Dan, your argument is specious. Oh, wait: 'specious' has changed its meaning. It doesn't mean what Hume meant when he used it (as a term of approbation) in the Treatise and Enquiry. So, since language change = language degradation, "the possibilities for expression are diminished" and thus I can't use 'specious'. Which is too bad, because I'm very fond of Hume. Oops. 'Fond' has changed its meaning, too. Because Hume is the shit. Oh, no. Because 'shit' is ambiguous, depending on which if any article is prefixed to it, "the possibilities for expression are diminished." Maybe I'm just the Mayor of Simpleton, but wouldn't ambiguity enhance rather than diminish expression? In any event, it's ironic that someone who appeals to the "richness, elegance and poetry" of 'begs the question' (as if!) would have such a narrow view of linguistic change.

Oh well. I'd love to continue, but I have some language wrecking to do, right after I (and "the stupid-kids" (at the New York Times?)) cravenly give up the fight against accepting the fact that 'begs the question' has come to mean 'raises the question' -- because that's all part of the Philistine master plan (it's a great combination of slippery slopes and false dilemmas) against "intelligence, accuracy, taste."

Spiros said...

This entire thread = awesome.

Anonymous said...

OK, you all win and I (9:47) concede that begging now means raising! Henceforth, "evolutionary theory" places its emphasis on *theory*. The ID proponents are right, it's just a mere guess, an unproven hypothesis on equal footing with intelligent design.

Glad that's been cleared up.

Dan said...

Glaucon, did I say that all language change was language degradation? Of course not. I gave an example – the convention regarding when to use an apostrophe with ‘its’ – where I indicated that a change was not a degradation. And of course there has been plenty of language enrichment – otherwise I would still be speaking Anglo-Saxon, and you would still be speaking Ancient Greek. ;-)

### Given records:
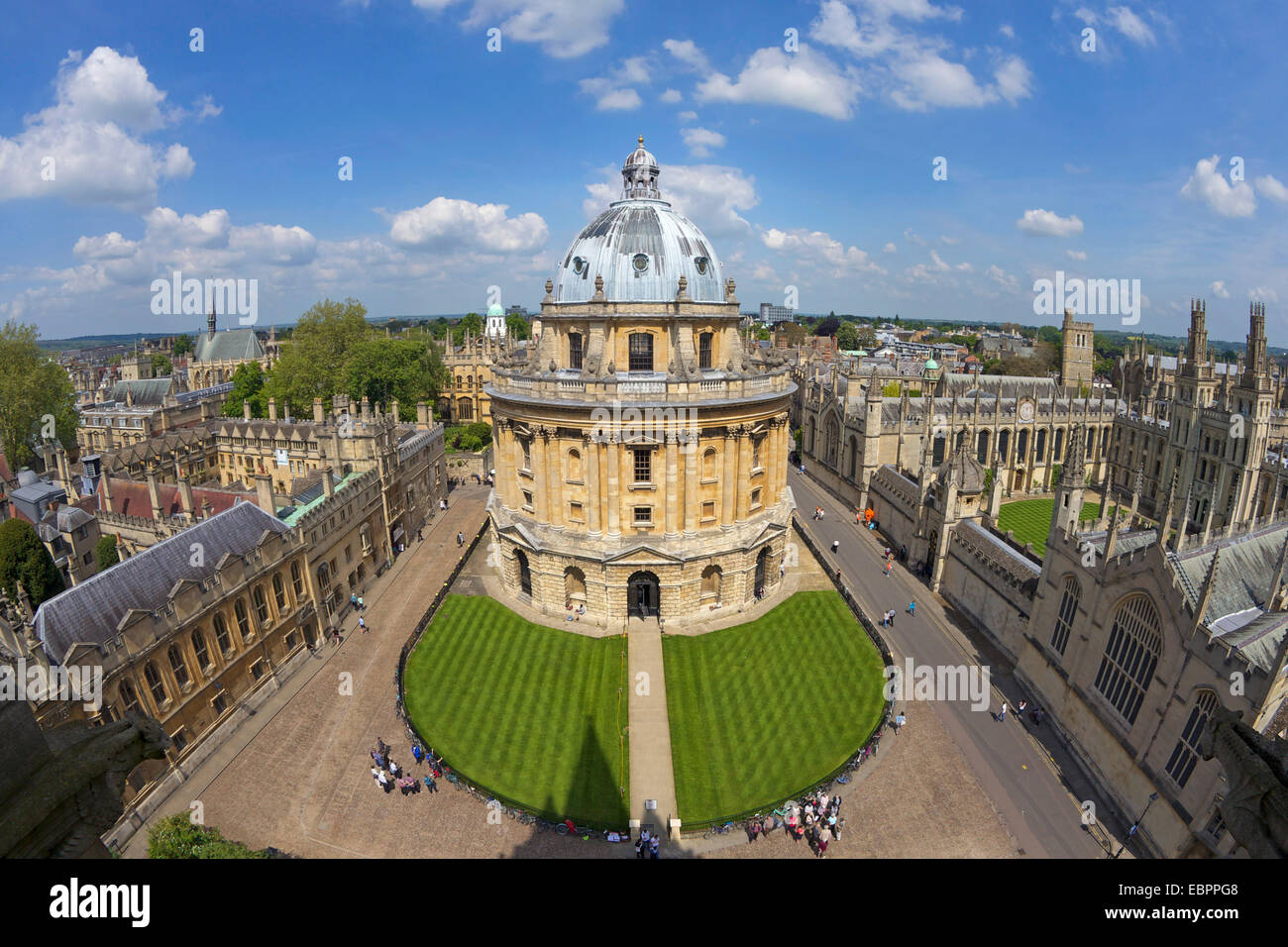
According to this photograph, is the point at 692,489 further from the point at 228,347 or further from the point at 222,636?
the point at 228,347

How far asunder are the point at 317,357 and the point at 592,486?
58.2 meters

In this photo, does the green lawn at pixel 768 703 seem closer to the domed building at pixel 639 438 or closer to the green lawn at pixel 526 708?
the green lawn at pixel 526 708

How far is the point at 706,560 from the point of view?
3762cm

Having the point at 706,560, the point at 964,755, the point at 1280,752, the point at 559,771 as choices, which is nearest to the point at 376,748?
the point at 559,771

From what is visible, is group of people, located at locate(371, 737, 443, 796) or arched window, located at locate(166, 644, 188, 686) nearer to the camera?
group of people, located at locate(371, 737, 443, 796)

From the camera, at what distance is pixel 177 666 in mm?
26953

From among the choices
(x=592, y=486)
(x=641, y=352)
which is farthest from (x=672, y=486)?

### Written instruction 1:
In the comment thread on language change, why does the first commenter claim to be unable to use the word 'specious'? Answer in one to three sentences.
### Written instruction 2:
Carry the comment thread on language change forward from its last comment.

### Exercise answer 1:
The word has changed its meaning since Hume used it as a term of approval in the Treatise and Enquiry. Under the view that language change equals language degradation, that change means "the possibilities for expression are diminished," so the commenter says the word can no longer be used.

### Exercise answer 2:
But just because not all language change is degradation does not mean some language change is not degradation. Or is that too clear for you?

But hey, what does it matter what I actually said. You read into it what you want. That’s what language is all about right? And the more ambiguous something is, the more can be read into it, so the better the communication that takes place. (By the way, that *actually* means, ‘You are talking crap.’)

Anonymous said...

Glaucon is (as usual ;)) half right. Language changes, and you just have to accept that. But language pedants have a useful role to play: we need a brake on how fast language changes, and we need to preserve (temporary) islands of agreed on usage, so that people can communicate unambiguously. So there is no point complaining about the NY Times using begging the question wrong, but you should complain if your students do: the phrase is a technical term and they have to use it as such until the mean has changed irrevocably and the philosophical community falls into line with the vernacular. If students are bright enough to understand circular reasoning, then they can cope with learning a phrase or two in a technical vocabulary (and you should not allow papers to be accepted at journals until they get this right, though of course that is not a reason to reject them). Things are different with singular 'they'. That is just grammar, not a technical term. Anyway, singular they was never wrong, despite what a referee for bigname journal told me the other day (if your usage guide conflicts Jane Austen and Billy Shakespeare, time to get a new one).

Glaucon said...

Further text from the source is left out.